Back when I was living in New York City, one day I went walking through Brooklyn’s Windsor Terrace neighborhood – adjacent to sprawling Prospect Park – and saw something that stood out from the swarm of late-model Camrys and crossovers. It was a ’70 Cadillac Sedan de Ville that had more stuff in it than a Manhattan Mini Storage lockup or, to be less charitable, more junk in one place than a Midtown street corner on trash collection night.
This Sedan de Ville had rocker panels that were dissolving like snow on a salted sidewalk. Its rear was sagging like a sweaty New Yorker in this interminable September humidity. It was such a stark contrast to other cars in Windsor Terrace, a fairly homogenous group of late-model sedans and crossovers that had the usual NYC scratches and dents but were generally in good shape.
I figured this de Ville had to be some kind of local fixture. There’s an old Oldsmobile Cutlass Supreme – I believe a ’78 or ’79 – that resides in Chicago and is so thoroughly rusty that it’s become a bit of a social media star. I imagined the de Ville was probably the same, that it rarely left its neighborhood and that local residents were very familiar with it.
I happened to be in Windsor Terrace this month and I decided to try and find the old Caddy. It didn’t take long as it was parked in almost the exact place as when I photographed it four or five years ago. This time, I was able to take some more photos.
From the front, it doesn’t look all that bad. A little dirty and faded, sure, but the grille is intact and the chrome is recognizable as chrome. The right-hand side looks to be in better shape than the left-hand side, too. The side moulding is still intact and there’s less rust. And this Caddy still has a full complement of wheel covers.

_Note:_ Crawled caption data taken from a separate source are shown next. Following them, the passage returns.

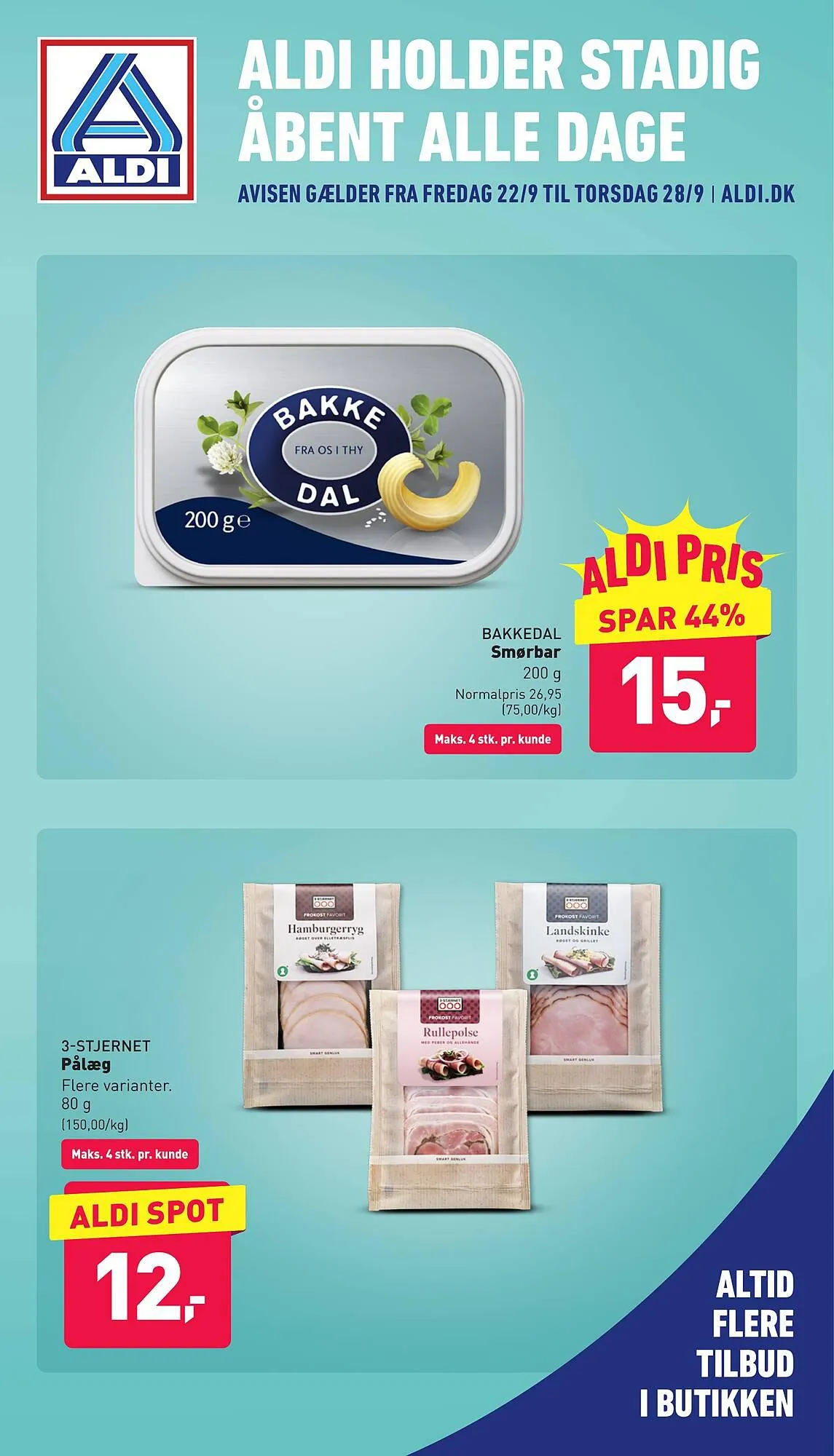 ALDI tilbudsavis Gyldig indtil 22. september - 28. september 2023 - tilbudsavis side 1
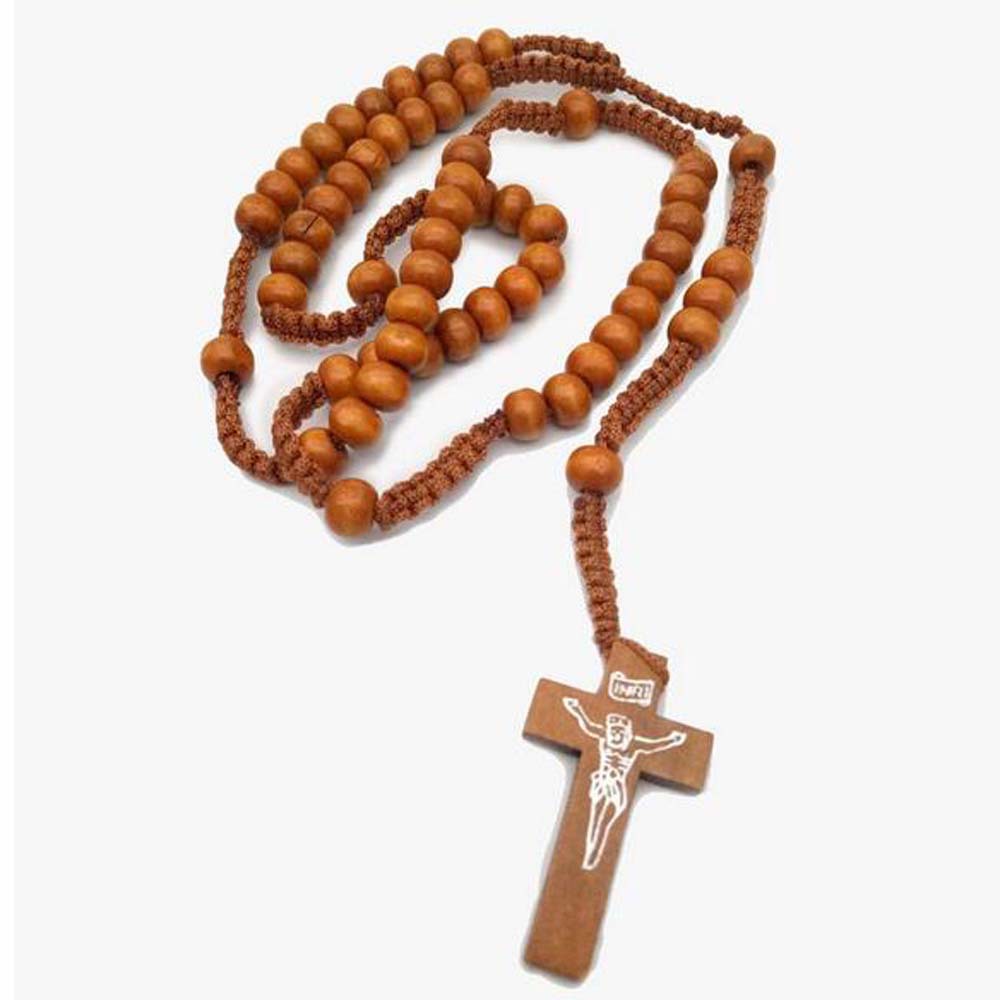 天主教念珠项链木珠手工编制十字架项链 宗教耶稣饰品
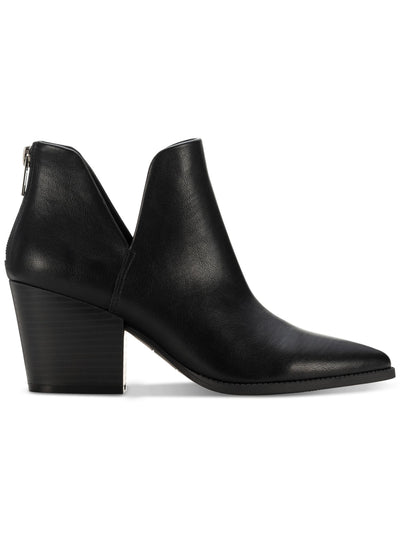SUN STONE Womens Black V-Notched Sides Slip Resistant Elizaa Pointed Toe Block Heel Zip-Up Booties 8 M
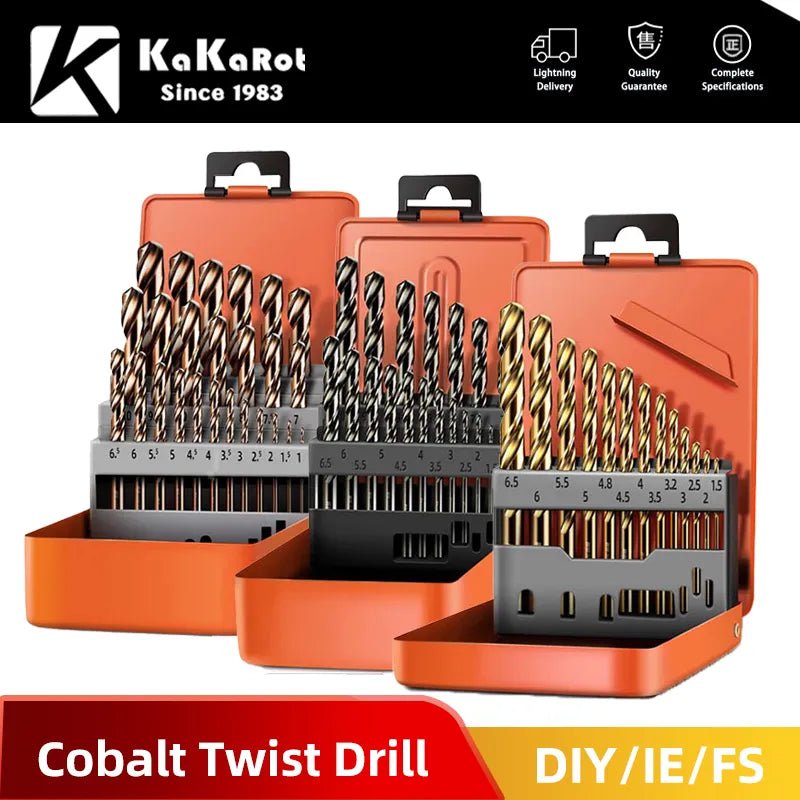 1set KaKarot HSS Twist Drill Bit High Speed Steel Drill Bits Hole Cutter Drill Bit DIY Stainless Steel Wood Working Metal Drills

Ah, but that left-hand side. Woof. Talk about rust!
I know NYC apartments tend to be a bit on the smaller side and storage lock-ups are expensive but I’ve never seen a car so full of stuff. You might think somebody lives in this car but I don’t think that’s possible. You can’t even recline the front seat.
With street cleaning and parking rules here, this de Ville must be capable of moving under its own power. This isn’t the South Bronx in 1977 – you just don’t see abandoned cars in New York City nowadays.
Every car has a story. I’d love to hear this one.
Photographed 4 September 2018 in Windsor Terrace, Brooklyn, NY.